わたしは宮崎映画ではナウシカとラピュタ、カリ城と魔女宅が好き。テレビシリーズではコナンが大好き。その理由も自分ではもっともらしく整理して文章に表してきたのだが、この本を読んでかなり反省した。わたしはエンターテインメントとして優れているかどうかの面でしか、宮崎作品を評価してこなかった。
あまたあるプロのライターさんの宮崎作品解説は単なる「深読み」ではなかったのだと。こじつけじゃないかと感じる評論・解説もあるのだが、『宮崎アニメの暗号』で行われていた論理の展開は納得できた。
この本は、「もののけ姫」比重が高い。興行的には成功したものの、「宮崎アニメのなかで一番好きな作品」という声はあまり聞かないもののけ姫だが、わたしも映画館まで足を運んだ割りに、あまり評価してこなかった。フルアニメーションが苦手という個人的な理由だけでなく、室町時代の日本が舞台ならなぜ女人禁制であるはずのタタラ場に女がいるのか、とか、映画を観ただけでは分からない様々な「ひっかかり」が、「考証の手抜き」と見えたのだ。
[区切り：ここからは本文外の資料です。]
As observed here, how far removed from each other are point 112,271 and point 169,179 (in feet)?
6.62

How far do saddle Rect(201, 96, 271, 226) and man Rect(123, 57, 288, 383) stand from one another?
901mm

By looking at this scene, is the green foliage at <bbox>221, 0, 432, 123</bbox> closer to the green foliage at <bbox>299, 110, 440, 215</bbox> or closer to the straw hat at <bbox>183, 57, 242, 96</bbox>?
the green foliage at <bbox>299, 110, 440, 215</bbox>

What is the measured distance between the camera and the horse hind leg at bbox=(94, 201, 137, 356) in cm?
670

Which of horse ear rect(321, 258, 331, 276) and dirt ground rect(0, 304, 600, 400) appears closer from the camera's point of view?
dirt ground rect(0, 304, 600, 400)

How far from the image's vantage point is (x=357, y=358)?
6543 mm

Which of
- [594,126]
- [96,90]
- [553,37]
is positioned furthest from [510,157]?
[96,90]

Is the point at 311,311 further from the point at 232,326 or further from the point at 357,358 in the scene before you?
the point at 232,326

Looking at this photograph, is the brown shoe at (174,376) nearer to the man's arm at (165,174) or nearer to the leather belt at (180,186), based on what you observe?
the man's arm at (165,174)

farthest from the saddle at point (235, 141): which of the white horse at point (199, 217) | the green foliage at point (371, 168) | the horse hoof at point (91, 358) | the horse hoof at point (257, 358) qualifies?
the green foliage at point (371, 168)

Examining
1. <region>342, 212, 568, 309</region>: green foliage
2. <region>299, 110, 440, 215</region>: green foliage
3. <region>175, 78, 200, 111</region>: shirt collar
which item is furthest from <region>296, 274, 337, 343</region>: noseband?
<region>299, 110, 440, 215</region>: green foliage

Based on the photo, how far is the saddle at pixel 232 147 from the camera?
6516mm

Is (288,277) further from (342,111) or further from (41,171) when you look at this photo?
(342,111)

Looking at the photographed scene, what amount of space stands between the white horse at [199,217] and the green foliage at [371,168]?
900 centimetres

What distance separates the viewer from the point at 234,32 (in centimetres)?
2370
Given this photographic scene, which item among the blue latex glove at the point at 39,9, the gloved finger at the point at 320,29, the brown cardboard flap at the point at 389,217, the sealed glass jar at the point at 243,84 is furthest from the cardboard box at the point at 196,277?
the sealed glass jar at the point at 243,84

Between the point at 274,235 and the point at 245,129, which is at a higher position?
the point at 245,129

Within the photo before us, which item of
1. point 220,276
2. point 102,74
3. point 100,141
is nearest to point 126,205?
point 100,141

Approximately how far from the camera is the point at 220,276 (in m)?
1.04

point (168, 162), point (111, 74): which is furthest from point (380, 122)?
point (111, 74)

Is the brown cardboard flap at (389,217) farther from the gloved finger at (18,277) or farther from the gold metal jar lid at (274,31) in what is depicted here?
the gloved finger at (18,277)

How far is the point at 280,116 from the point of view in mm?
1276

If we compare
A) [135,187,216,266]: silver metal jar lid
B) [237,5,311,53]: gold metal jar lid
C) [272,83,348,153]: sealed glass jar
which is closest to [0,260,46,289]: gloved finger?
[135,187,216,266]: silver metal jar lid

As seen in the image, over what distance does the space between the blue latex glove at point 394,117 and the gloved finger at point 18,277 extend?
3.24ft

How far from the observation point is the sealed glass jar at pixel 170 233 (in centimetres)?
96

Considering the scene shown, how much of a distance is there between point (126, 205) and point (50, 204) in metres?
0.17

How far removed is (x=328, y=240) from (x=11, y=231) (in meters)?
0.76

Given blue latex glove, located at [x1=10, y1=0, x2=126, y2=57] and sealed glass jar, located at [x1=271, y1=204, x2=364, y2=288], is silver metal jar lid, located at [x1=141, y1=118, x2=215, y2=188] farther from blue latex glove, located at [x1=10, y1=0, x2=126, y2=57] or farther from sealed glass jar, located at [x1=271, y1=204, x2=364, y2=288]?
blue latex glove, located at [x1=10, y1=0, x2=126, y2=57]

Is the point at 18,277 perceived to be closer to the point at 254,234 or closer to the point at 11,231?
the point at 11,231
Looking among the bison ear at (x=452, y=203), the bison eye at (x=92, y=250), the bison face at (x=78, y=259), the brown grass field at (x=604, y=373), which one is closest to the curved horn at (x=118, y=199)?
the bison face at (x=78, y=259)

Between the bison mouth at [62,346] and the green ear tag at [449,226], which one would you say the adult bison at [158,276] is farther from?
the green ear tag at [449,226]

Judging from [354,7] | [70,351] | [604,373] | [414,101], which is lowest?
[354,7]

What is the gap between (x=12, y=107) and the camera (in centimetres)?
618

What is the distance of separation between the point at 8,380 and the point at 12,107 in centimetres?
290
しかし、今は猛省している。あれは「室町時代の日本」ではなかったのだ。世界設定は五行思想をベースに、複数の神話を重ねてなされていたのだ、と解すると納得ができた。
「近代以前」の世界を描こうとした作品のすべてが、現代の考え方(西洋の近代科学に基づく考え方)で理解できる、と考えていたという自分の驕りを恥じている。